信じられない110番通報・・・・・849

~ 今 日 の 雑 感 ~
 

信じられない110番通報



    今日、新聞を読んでいたら、近頃の110番通報の中には、信じられないような内容のものが増えているという記事があった。

    「今何時ですか?家の時計が止まっていて判らない」

    「何処そこのパチンコ店は当らない・・・」

    「警報機が鳴りっぱなしで困っているんですが・・・」(警察官が駆け付けたところ、実は目覚まし時計が鳴っていた)

    「携帯電話が鳴ったので途中で切ったら動かなくなった。どうしたらいいか?」

    こんな非常識な110番通報がとみに増えているのだそうである。

    また、加えて、無言電話やいたずら電話の類も多いそうだが、長野県警通信指令課へ入るこうした非常識通報は、10月までで既に5000件を超えているのだという。

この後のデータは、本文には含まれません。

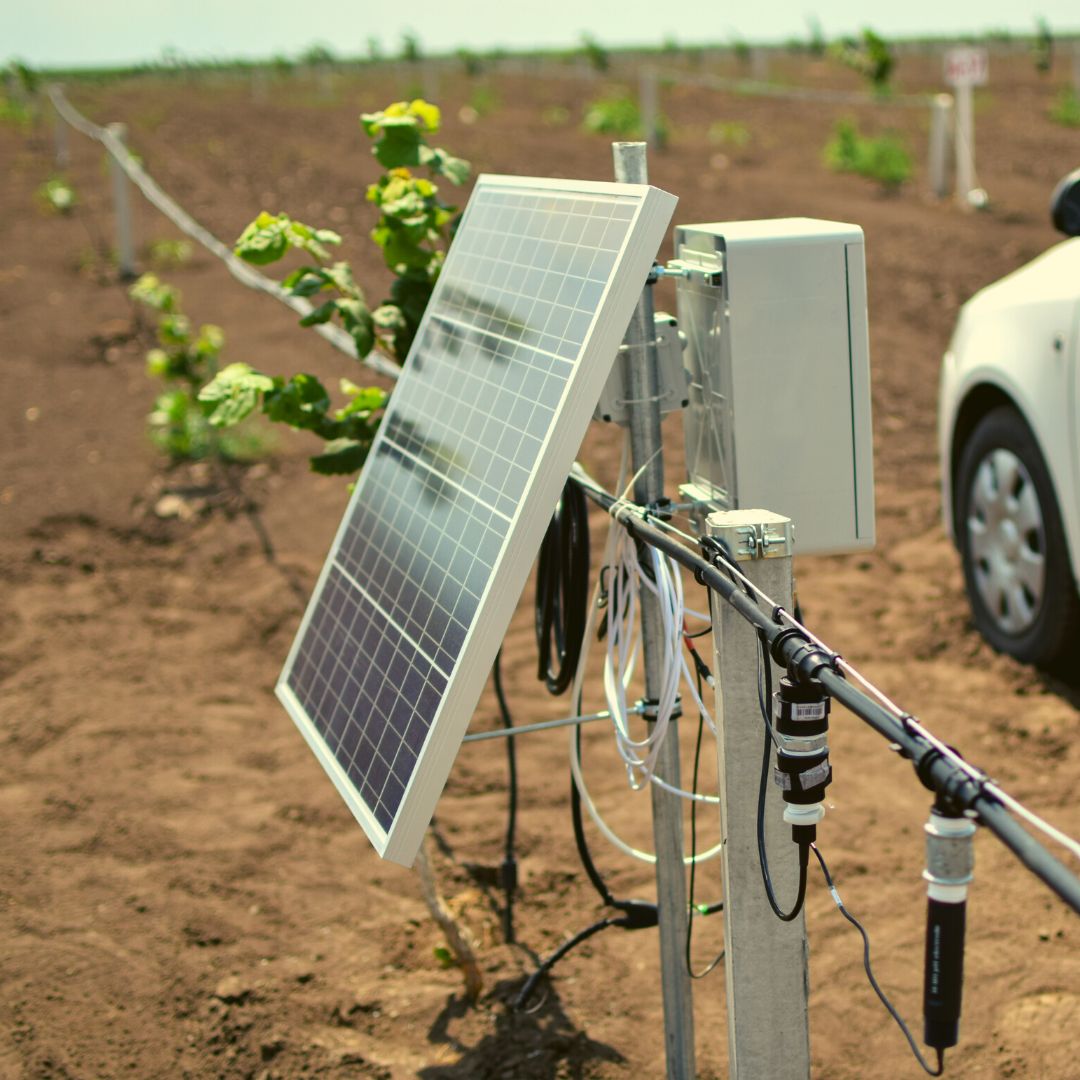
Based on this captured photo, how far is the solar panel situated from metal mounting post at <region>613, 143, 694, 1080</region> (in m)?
0.22

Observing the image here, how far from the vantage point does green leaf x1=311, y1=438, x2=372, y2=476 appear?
4.07 meters

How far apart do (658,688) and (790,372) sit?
748mm

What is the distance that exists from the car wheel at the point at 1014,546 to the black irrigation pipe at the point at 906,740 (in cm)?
295

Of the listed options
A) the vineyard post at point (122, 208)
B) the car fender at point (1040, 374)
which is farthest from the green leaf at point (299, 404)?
the vineyard post at point (122, 208)

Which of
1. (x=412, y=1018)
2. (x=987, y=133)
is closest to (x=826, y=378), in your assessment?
(x=412, y=1018)

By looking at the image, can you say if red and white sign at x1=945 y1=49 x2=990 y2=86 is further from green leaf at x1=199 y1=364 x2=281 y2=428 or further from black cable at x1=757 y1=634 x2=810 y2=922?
black cable at x1=757 y1=634 x2=810 y2=922

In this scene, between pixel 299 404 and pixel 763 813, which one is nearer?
pixel 763 813

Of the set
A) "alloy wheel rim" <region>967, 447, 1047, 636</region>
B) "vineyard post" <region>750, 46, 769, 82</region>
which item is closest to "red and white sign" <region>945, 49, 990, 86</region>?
"alloy wheel rim" <region>967, 447, 1047, 636</region>

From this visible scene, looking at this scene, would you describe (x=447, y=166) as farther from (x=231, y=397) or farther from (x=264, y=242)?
(x=231, y=397)

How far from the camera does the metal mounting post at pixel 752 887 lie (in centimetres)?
240

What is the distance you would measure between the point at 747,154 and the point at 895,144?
3356 millimetres

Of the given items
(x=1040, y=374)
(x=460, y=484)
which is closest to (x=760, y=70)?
(x=1040, y=374)

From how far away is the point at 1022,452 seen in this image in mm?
5102

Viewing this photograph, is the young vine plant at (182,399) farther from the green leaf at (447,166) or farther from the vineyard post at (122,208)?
the green leaf at (447,166)
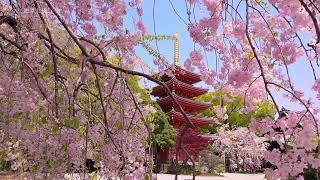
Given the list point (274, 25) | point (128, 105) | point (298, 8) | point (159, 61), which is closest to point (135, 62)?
point (159, 61)

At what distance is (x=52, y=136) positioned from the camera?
124 inches

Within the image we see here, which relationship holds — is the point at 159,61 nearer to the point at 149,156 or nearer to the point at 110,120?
the point at 110,120

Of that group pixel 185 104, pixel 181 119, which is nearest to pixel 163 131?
pixel 181 119

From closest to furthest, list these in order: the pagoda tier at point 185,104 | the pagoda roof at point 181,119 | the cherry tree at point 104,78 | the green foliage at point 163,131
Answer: the cherry tree at point 104,78, the green foliage at point 163,131, the pagoda roof at point 181,119, the pagoda tier at point 185,104

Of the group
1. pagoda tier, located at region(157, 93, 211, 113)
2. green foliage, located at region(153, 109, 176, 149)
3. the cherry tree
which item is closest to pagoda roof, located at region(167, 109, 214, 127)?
pagoda tier, located at region(157, 93, 211, 113)

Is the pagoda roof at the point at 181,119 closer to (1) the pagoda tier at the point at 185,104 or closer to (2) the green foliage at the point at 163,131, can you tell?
(1) the pagoda tier at the point at 185,104

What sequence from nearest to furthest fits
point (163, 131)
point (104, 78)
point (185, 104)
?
1. point (104, 78)
2. point (163, 131)
3. point (185, 104)

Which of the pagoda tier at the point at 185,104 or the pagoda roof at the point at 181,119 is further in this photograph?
the pagoda tier at the point at 185,104

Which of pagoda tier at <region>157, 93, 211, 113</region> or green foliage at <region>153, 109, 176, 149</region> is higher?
pagoda tier at <region>157, 93, 211, 113</region>

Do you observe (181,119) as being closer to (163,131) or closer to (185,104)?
(185,104)

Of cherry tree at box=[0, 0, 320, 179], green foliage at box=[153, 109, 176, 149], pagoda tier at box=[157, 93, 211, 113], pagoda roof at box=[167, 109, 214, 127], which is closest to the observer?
cherry tree at box=[0, 0, 320, 179]

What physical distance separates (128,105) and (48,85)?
2.09ft

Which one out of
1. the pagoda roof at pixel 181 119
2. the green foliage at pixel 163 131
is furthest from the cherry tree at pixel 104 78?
the pagoda roof at pixel 181 119

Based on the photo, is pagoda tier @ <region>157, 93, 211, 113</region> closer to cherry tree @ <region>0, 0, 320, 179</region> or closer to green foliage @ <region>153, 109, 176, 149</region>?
green foliage @ <region>153, 109, 176, 149</region>
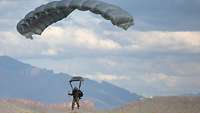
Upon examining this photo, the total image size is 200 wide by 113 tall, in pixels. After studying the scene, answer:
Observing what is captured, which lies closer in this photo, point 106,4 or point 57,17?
point 106,4

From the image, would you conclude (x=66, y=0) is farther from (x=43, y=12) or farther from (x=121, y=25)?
(x=121, y=25)

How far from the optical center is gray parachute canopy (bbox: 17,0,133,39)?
57500 mm

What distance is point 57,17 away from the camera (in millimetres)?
63344

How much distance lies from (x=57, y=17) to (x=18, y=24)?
14.5 ft

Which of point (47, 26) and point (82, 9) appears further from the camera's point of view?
point (47, 26)

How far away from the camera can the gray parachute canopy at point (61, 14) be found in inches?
2264

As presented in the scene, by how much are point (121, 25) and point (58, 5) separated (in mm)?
7351

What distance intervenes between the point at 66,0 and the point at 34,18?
4.40 metres

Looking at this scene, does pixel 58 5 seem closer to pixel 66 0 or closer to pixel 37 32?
pixel 66 0

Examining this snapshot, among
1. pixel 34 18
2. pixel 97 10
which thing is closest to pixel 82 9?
pixel 97 10

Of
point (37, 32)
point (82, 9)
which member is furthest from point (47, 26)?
point (82, 9)

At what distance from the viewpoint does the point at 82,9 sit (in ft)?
193

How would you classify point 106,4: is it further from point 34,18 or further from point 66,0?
point 34,18

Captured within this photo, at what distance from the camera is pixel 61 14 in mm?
62969
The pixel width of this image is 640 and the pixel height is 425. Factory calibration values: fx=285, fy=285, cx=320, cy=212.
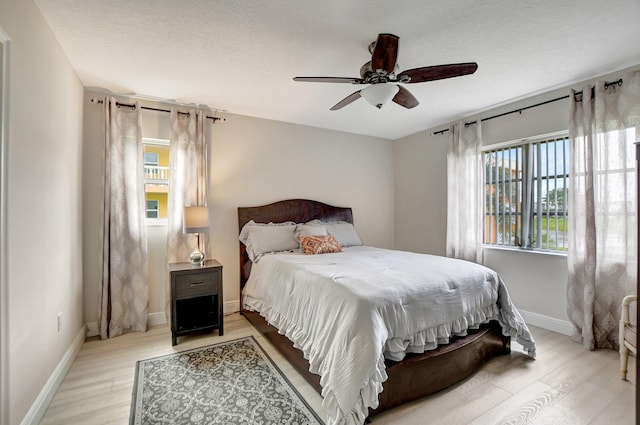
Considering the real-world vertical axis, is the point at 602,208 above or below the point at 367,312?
above

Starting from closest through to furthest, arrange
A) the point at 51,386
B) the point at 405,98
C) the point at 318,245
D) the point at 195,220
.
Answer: the point at 51,386 < the point at 405,98 < the point at 195,220 < the point at 318,245

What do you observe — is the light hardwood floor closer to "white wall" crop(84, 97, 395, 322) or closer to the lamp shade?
"white wall" crop(84, 97, 395, 322)

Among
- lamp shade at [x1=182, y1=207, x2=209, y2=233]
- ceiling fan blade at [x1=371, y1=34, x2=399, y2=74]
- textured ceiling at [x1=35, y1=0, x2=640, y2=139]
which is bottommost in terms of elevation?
lamp shade at [x1=182, y1=207, x2=209, y2=233]

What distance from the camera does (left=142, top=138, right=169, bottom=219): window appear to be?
326 cm

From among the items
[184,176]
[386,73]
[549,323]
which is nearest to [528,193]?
[549,323]

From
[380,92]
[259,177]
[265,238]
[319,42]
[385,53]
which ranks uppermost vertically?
[319,42]

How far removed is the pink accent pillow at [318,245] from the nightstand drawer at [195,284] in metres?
1.01

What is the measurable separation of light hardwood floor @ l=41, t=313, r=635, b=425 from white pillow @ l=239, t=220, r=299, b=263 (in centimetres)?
104

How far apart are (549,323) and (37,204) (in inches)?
178

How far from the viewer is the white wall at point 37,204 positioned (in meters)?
1.47

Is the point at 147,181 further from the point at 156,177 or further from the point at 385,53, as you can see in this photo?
the point at 385,53

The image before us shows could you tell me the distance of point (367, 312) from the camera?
1.62m

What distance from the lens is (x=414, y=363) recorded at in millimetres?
1772

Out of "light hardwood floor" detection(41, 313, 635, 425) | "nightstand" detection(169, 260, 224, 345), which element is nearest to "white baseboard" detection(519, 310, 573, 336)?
"light hardwood floor" detection(41, 313, 635, 425)
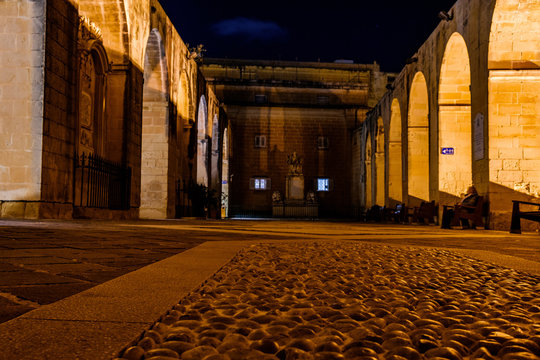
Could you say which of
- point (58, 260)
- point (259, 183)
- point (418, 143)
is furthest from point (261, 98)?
point (58, 260)

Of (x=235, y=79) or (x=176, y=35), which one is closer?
(x=176, y=35)

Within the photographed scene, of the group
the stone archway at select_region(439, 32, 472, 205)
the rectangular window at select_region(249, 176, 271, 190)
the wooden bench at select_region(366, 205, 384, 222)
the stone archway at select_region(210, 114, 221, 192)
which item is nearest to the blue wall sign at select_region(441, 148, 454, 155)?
the stone archway at select_region(439, 32, 472, 205)

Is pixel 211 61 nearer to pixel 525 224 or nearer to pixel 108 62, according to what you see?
pixel 108 62

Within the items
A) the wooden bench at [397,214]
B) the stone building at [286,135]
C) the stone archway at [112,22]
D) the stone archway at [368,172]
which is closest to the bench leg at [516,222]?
the wooden bench at [397,214]

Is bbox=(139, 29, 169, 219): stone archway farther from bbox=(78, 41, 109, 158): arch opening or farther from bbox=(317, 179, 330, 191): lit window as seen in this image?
bbox=(317, 179, 330, 191): lit window

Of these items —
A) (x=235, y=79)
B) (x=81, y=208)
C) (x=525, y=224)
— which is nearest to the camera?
(x=81, y=208)

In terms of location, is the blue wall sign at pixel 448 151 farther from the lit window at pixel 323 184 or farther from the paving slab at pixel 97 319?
the lit window at pixel 323 184

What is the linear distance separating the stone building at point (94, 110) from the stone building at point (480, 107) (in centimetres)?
770

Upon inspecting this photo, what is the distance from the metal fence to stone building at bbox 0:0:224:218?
2 centimetres

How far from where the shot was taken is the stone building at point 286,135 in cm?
3297

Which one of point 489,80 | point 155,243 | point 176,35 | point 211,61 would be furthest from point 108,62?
point 211,61

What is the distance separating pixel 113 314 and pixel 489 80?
36.3ft

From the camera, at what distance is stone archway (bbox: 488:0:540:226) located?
35.7ft

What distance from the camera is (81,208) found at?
891 centimetres
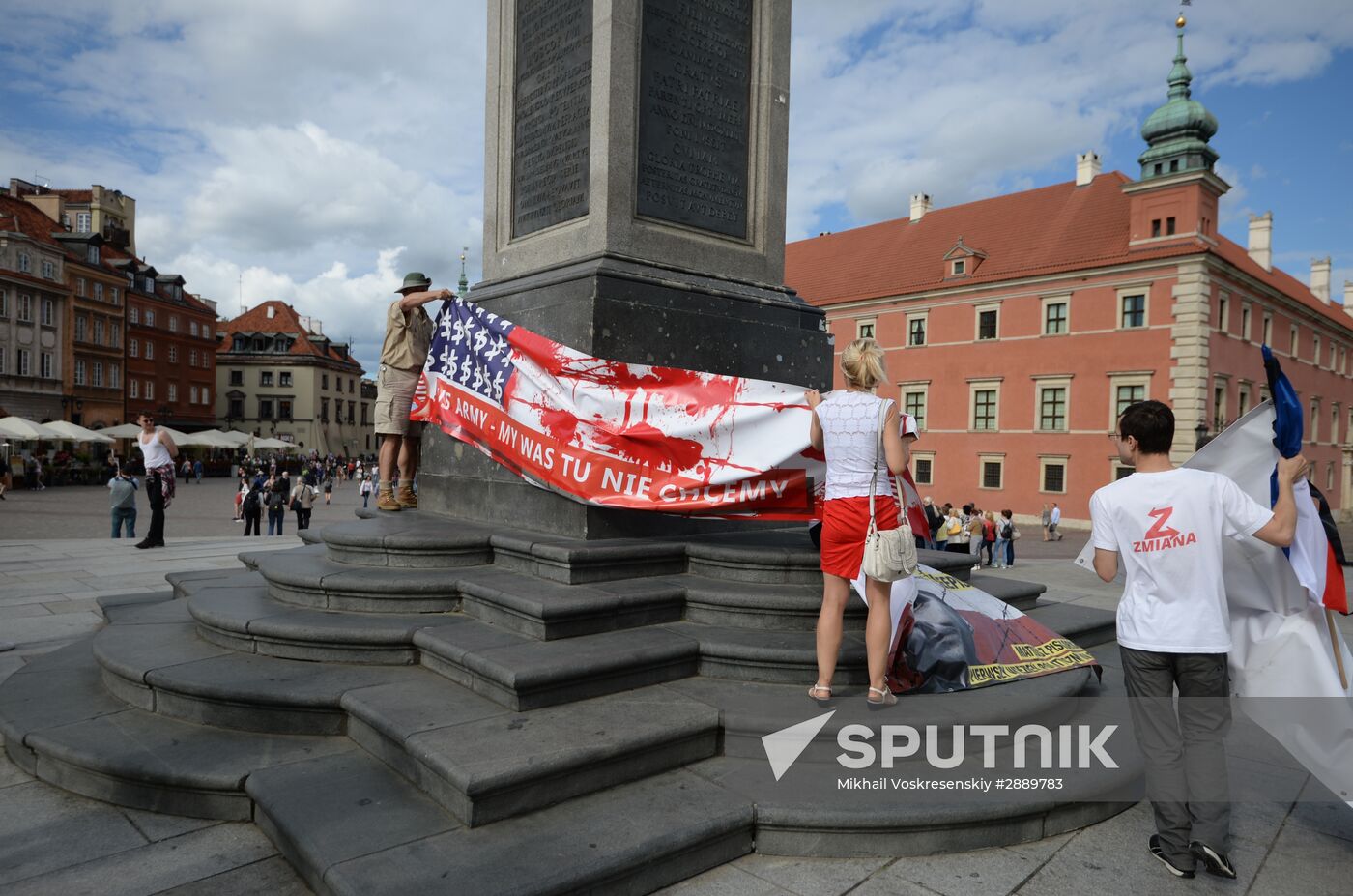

    これにより、担当者が本来の業務を妨げられたり、緊急の把握が遅れることも考えられるために、

    「悪意のない人からの電話で、答えられるものには答えているが、110番は24時間対応のよろず相談窓口ではないので、事件や事故の緊急時に限って110番通報して欲しい」と、同課は困惑しているそうである。

    それにしても、近年は、こうした警察や消防へのあまりに安易な通報が多すぎるようである。

    「雨が降っているので家まで送ってほしい」と、駅から消防署へ119番通報した老人もいたそうである。

    また、救急隊員に、「寂しいので朝まで一緒にいて話し相手になって欲しい」と、電話して来る人もいるとか----。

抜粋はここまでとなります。